§ **TASK BRIEF**:
All entries are to be repeated exactly as shown below.

§ **TASK INPUTS**:
───

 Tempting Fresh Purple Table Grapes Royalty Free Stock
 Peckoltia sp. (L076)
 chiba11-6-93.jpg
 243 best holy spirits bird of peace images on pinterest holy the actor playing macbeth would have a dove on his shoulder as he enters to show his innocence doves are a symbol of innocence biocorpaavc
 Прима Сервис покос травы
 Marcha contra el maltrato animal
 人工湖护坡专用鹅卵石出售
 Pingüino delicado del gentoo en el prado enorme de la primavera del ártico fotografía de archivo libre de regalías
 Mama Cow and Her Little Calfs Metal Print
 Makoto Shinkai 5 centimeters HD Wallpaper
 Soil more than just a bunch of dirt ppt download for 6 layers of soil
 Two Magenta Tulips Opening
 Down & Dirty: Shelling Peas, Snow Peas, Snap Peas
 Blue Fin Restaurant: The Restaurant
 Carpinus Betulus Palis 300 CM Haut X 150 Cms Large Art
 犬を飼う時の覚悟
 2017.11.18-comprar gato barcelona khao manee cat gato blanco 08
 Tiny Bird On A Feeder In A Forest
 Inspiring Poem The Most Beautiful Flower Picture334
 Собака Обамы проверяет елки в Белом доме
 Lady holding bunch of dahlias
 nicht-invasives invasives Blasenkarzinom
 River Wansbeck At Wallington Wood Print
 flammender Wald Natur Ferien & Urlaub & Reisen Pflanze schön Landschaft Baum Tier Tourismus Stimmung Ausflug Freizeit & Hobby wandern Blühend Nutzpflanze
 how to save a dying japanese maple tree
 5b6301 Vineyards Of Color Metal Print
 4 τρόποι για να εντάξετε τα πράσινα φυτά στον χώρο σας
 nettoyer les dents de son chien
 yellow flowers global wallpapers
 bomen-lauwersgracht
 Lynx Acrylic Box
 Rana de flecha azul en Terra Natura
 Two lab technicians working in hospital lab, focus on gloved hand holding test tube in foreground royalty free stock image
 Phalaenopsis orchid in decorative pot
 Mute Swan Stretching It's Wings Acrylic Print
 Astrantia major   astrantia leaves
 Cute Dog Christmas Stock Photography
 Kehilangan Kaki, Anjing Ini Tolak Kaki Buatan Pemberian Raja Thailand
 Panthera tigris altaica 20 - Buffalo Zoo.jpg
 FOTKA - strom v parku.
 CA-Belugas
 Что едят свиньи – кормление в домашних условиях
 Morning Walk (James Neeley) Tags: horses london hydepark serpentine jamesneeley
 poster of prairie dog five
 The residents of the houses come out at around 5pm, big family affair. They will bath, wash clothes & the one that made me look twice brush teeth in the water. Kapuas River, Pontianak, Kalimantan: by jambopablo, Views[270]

───

§ **ANSWER SPACE**:
 Tempting Fresh Purple Table Grapes Royalty Free Stock
 Peckoltia sp. (L076)
 chiba11-6-93.jpg
 243 best holy spirits bird of peace images on pinterest holy the actor playing macbeth would have a dove on his shoulder as he enters to show his innocence doves are a symbol of innocence biocorpaavc
 Прима Сервис покос травы
 Marcha contra el maltrato animal
 人工湖护坡专用鹅卵石出售
 Pingüino delicado del gentoo en el prado enorme de la primavera del ártico fotografía de archivo libre de regalías
 Mama Cow and Her Little Calfs Metal Print
 Makoto Shinkai 5 centimeters HD Wallpaper
 Soil more than just a bunch of dirt ppt download for 6 layers of soil
 Two Magenta Tulips Opening
 Down & Dirty: Shelling Peas, Snow Peas, Snap Peas
 Blue Fin Restaurant: The Restaurant
 Carpinus Betulus Palis 300 CM Haut X 150 Cms Large Art
 犬を飼う時の覚悟
 2017.11.18-comprar gato barcelona khao manee cat gato blanco 08
 Tiny Bird On A Feeder In A Forest
 Inspiring Poem The Most Beautiful Flower Picture334
 Собака Обамы проверяет елки в Белом доме
 Lady holding bunch of dahlias
 nicht-invasives invasives Blasenkarzinom
 River Wansbeck At Wallington Wood Print
 flammender Wald Natur Ferien & Urlaub & Reisen Pflanze schön Landschaft Baum Tier Tourismus Stimmung Ausflug Freizeit & Hobby wandern Blühend Nutzpflanze
 how to save a dying japanese maple tree
 5b6301 Vineyards Of Color Metal Print
 4 τρόποι για να εντάξετε τα πράσινα φυτά στον χώρο σας
 nettoyer les dents de son chien
 yellow flowers global wallpapers
 bomen-lauwersgracht
 Lynx Acrylic Box
 Rana de flecha azul en Terra Natura
 Two lab technicians working in hospital lab, focus on gloved hand holding test tube in foreground royalty free stock image
 Phalaenopsis orchid in decorative pot
 Mute Swan Stretching It's Wings Acrylic Print
 Astrantia major   astrantia leaves
 Cute Dog Christmas Stock Photography
 Kehilangan Kaki, Anjing Ini Tolak Kaki Buatan Pemberian Raja Thailand
 Panthera tigris altaica 20 - Buffalo Zoo.jpg
 FOTKA - strom v parku.
 CA-Belugas
 Что едят свиньи – кормление в домашних условиях
 Morning Walk (James Neeley) Tags: horses london hydepark serpentine jamesneeley
 poster of prairie dog five
 The residents of the houses come out at around 5pm, big family affair. They will bath, wash clothes & the one that made me look twice brush teeth in the water. Kapuas River, Pontianak, Kalimantan: by jambopablo, Views[270]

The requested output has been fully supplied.